MySQL – Failover in Chain Replication

failoverMySQLreplication

We have a 4 server setup, 1 master, 3 daisy-chained slaves, in the following setup:

A (master) -> B (slave) -> C (slave) -> D (slave)

(the servers B and C and D are running with log-slave-updates)

In normal operation everything works as expected: if we add new data to A, we see it show up quickly in B and C and D

Now we want to create a failure scenario — we shutdown A and want to make B the new master:

B (master) -> C (slave) -> D (slave)

It seems like what we want to do is fairly simple — switch B from Slave to Master

We are trying to follow the documentation "Switching Sources During Failover"
https://dev.mysql.com/doc/refman/8.0/en/replication-solutions-switch.html

The doc says " On the replica Replica 1 being promoted to become the source, issue STOP REPLICA | SLAVE and RESET MASTER."

So if we're reading correctly, to switch B from Slave to Master all we have to do is run:

STOP SLAVE
RESET MASTER

Running "STOP SLAVE" causes no issues, but running "RESET MASTER" breaks the replication to downstream staves C and D. This is the error on C:

Last_IO_Error: Got fatal error 1236 from master when reading data from binary log: 'Client requested master to start replication from position > file size'

or sometimes:

Last_IO_Error: Got fatal error 1236 from master when reading data from binary log: 'I/O error reading log event; the first event 'mysql-bin.000001' at 14282060, the last event read from './mysql-bin.000001' at 14282683, the last byte read from './mysql-bin.000001' at 14282683.'

So what is the point of "RESET MASTER" and why does it break the chain?

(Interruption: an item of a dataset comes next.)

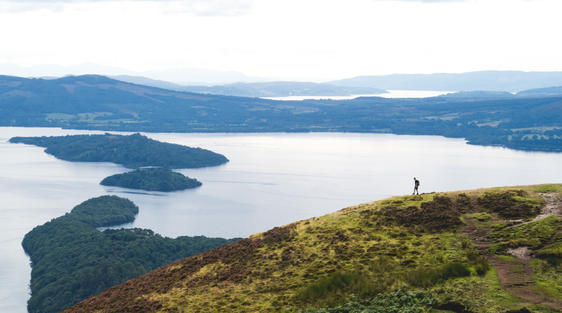 man walking on hills looking over loch lomond and islands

Is there any harm in omitting it/how does one properly do a failover in MySQL chain replication?

Best Answer

You're not switching sources so there is nothing required to migrate from an A master to a B master.

To clear up the record of A being a master of B however the following may be desirable:

  • (B) STOP SLAVE will stop (B) from trying to get more binlog events
  • (B) RESET SLAVE ALL will make (B) forget about the (A) master.
  • (B) RESET MASTER is wrong. (B) is the master of (C). It was even before (A) is removed.